Afinal, todos nos lembramos do período anterior ao início dos anos 
noventa, quando o mercado pertencia a um pequeno grupo de gigantes da 
indústria nacional, a maioria multinacionais, e a alguns gigantes da 
industria vinícola internacional — situação que obrigava o consumidor 
brasileiro a consumir vinhos caros e medíocres, quando no país nem 
sequer se sabia o que significava a palavra sommelier.
Estaríamos
 na iminência de uma volta a esse passado triste para o vinho em nosso 
país? Será que serão perdidos todos os ganhos dos últimos anos, quando, à
 custa de tantos esforços, aumentou enormemente a cultura do vinho no 
Brasil, com o surgimento de muitos milhares de profissionais ligados ao vinho, de inúmeras publicações sobre essa bebida maravilhosa, de tantos novos empregos e de tantas novas possibilidades de crescimento profissional? Seriam os muitos milhares de brasileiros que trabalham nesse novo mercado criado pelo vinho importado, em particular o verdadeiro exército de sommeliers, menos brasileiros do que aqueles que trabalham nas grandes empresas produtoras de vinho nacional? E vale lembrar que de cada 5 garrafas de vinho consumidas no Brasil, entre vinhos finos, espumantes e vinhos comuns (produzidos com uvas de mesa), nada menos do que quase 4 (77.4%) já são de vinhos brasileiros! Os números de vendas e de crescimento do vinho nacional são gritantes, e tornam absurdo se buscar ainda maior proteção!

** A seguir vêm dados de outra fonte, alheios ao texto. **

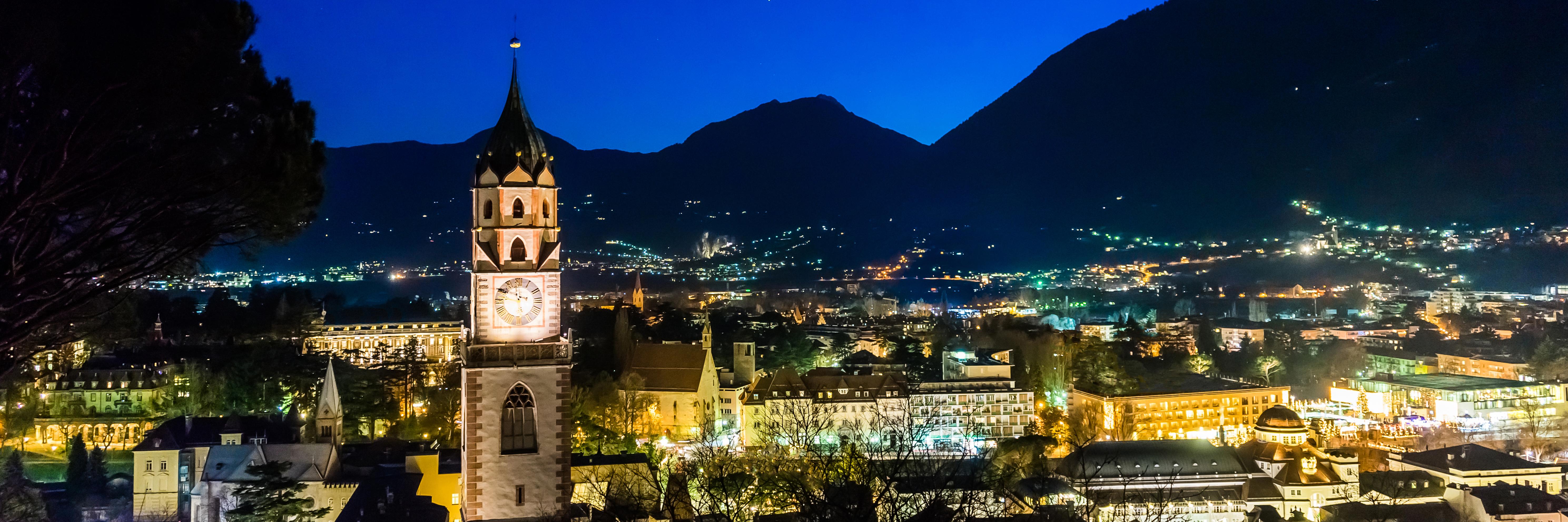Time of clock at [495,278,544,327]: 11:46
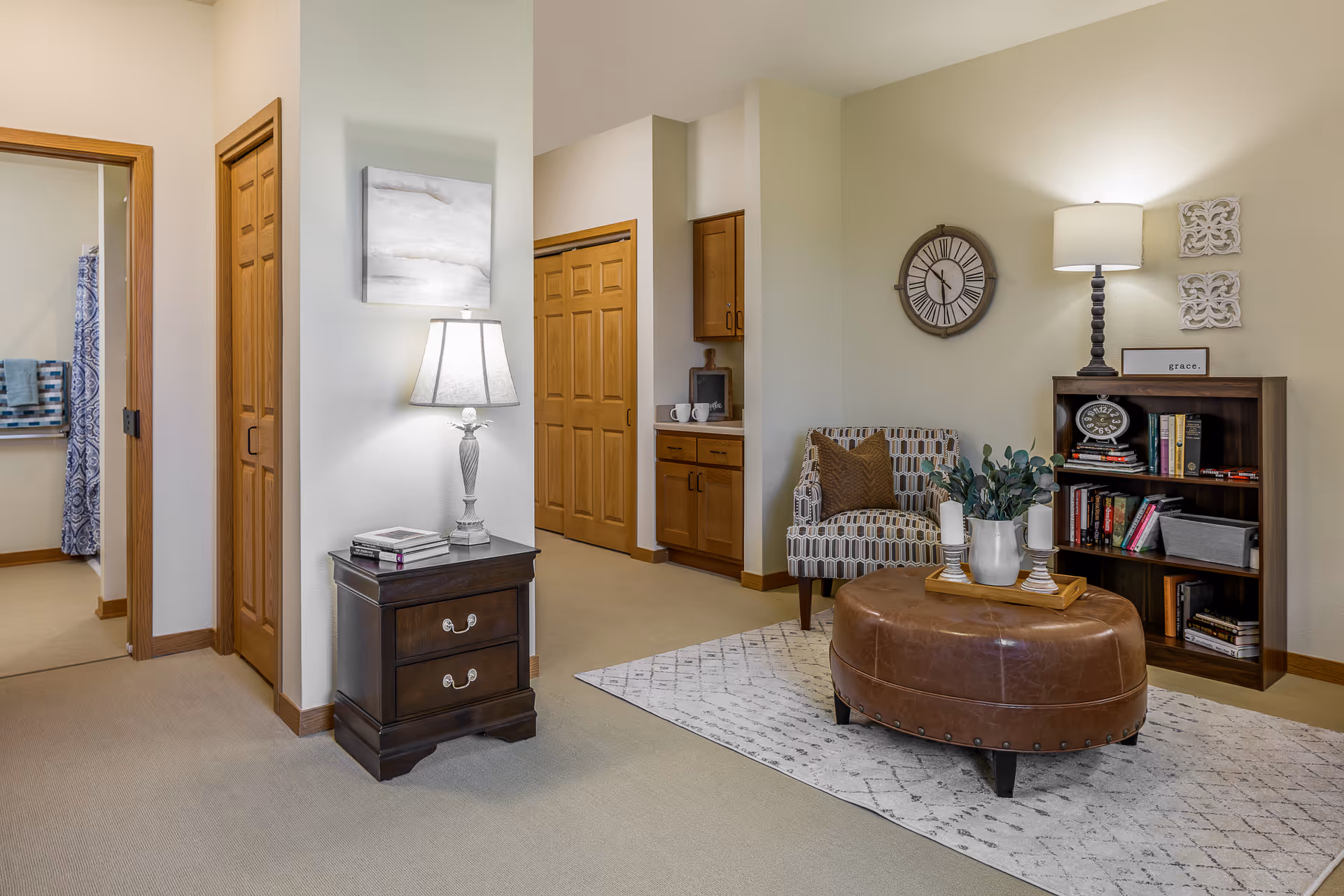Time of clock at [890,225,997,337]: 5:51
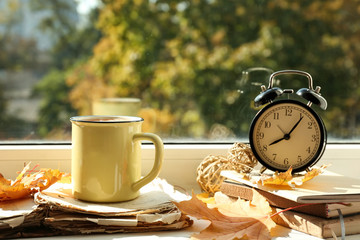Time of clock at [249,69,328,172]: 8:06
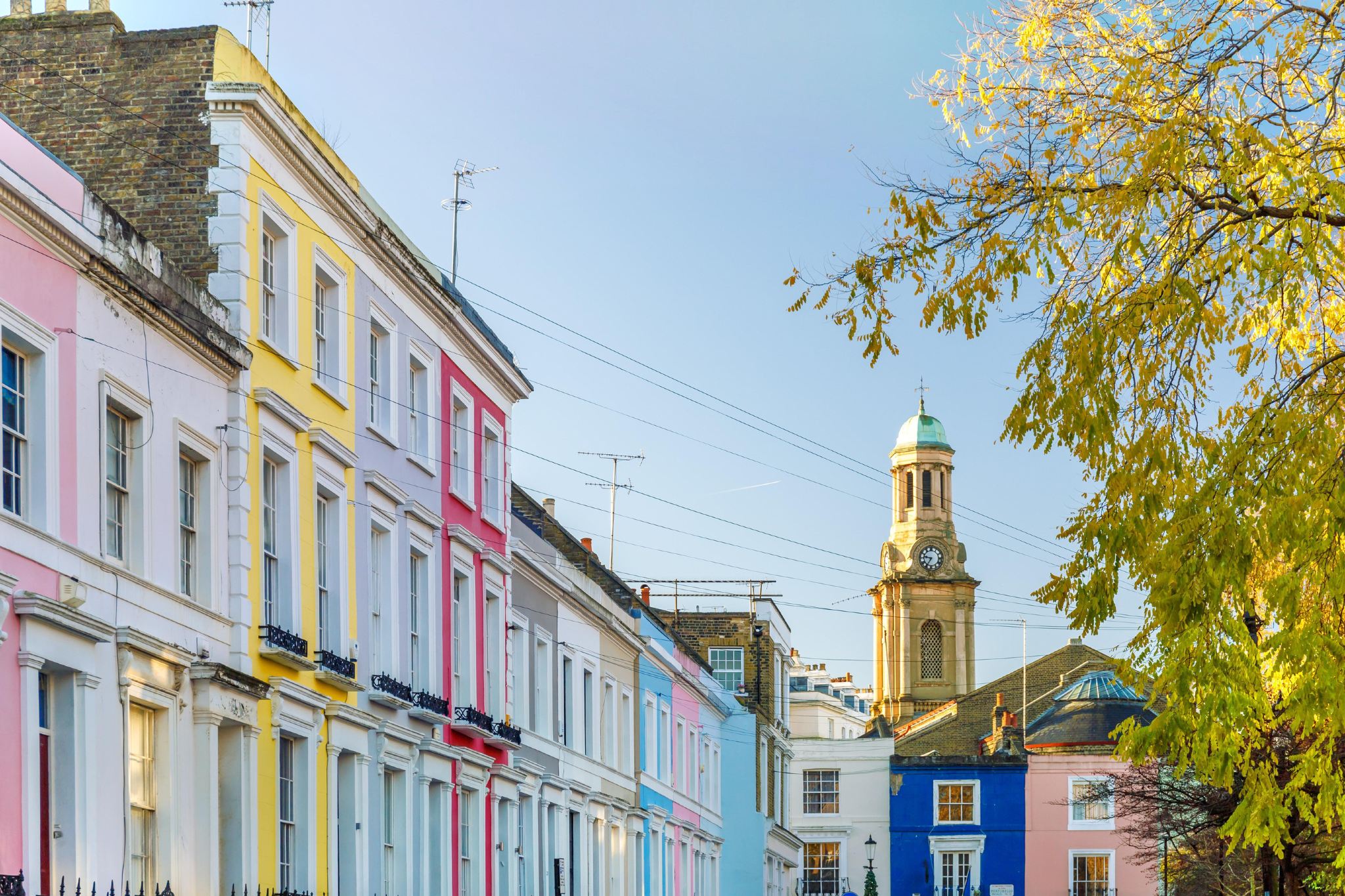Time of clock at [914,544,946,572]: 9:35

O consumidor precisa se manifestar, precisa dizer não a esses verdadeiros abusos!
É preciso ter uma agenda positiva para
 o vinho no Brasil, com todos lutando juntos para um aumento do consumo,
 para que o vinho obtenha o tratamento tributário de um complemento 
alimentar — como em diversos países da Europa — e não um tratamento punitivo com
 ocorre aqui, onde o ICMS pago pelo vinho é o mesmo pago por uma arma de
 fogo! É preciso também lutar para diminuir a burocracia, que tanto 
atrapalha os pequenos produtores de vinhos de baixo volume e alta 
qualidade — aqueles que criam mercado para o “produto vinho”.
É importante que se compreenda o quanto antes que o vinho não é uma commodity,
 onde o único fator a influenciar a compra é o preço. Vinho é cultura, é
 diversidade, é terroir, é arte. É como o mercado de livros: o 
brasileiro lê pouco, assim como bebe pouco vinho. E dificultar a venda 
de livros de autores estrangeiros não apenas não serviria para aumentar a
 venda de livros de autores brasileiros, como certamente inibiria ainda mais o hábito da leitura.
 O mesmo ocorre com os vinhos. É uma ilusão achar que encarecendo o 
vinho importado o consumidor vai substituí-lo automaticamente pelo vinho
 nacional. Na verdade o mais provável é que substitua por outro vinho 
importado mais barato, ou pela cerveja gourmet, ou pelo whisky, por 
exemplo. O que é preciso é popularizar o consumo do vinho pela 
diminuição dos preços e da burocracia, tanto para os vinhos nacionais 
como para os importados. Na verdade eles são aliados, e não inimigos 
como acreditam aqueles que defendem um protecionismo ainda maior para o 
vinho brasileiro.
O
 amante do vinho precisa reagir contra essa situação. Ou teremos todos 
que aceitar uma volta à situação de 20 anos atrás, com a perda de todo o
 esforço, todo o trabalho e toda a evolução obtida nesse período.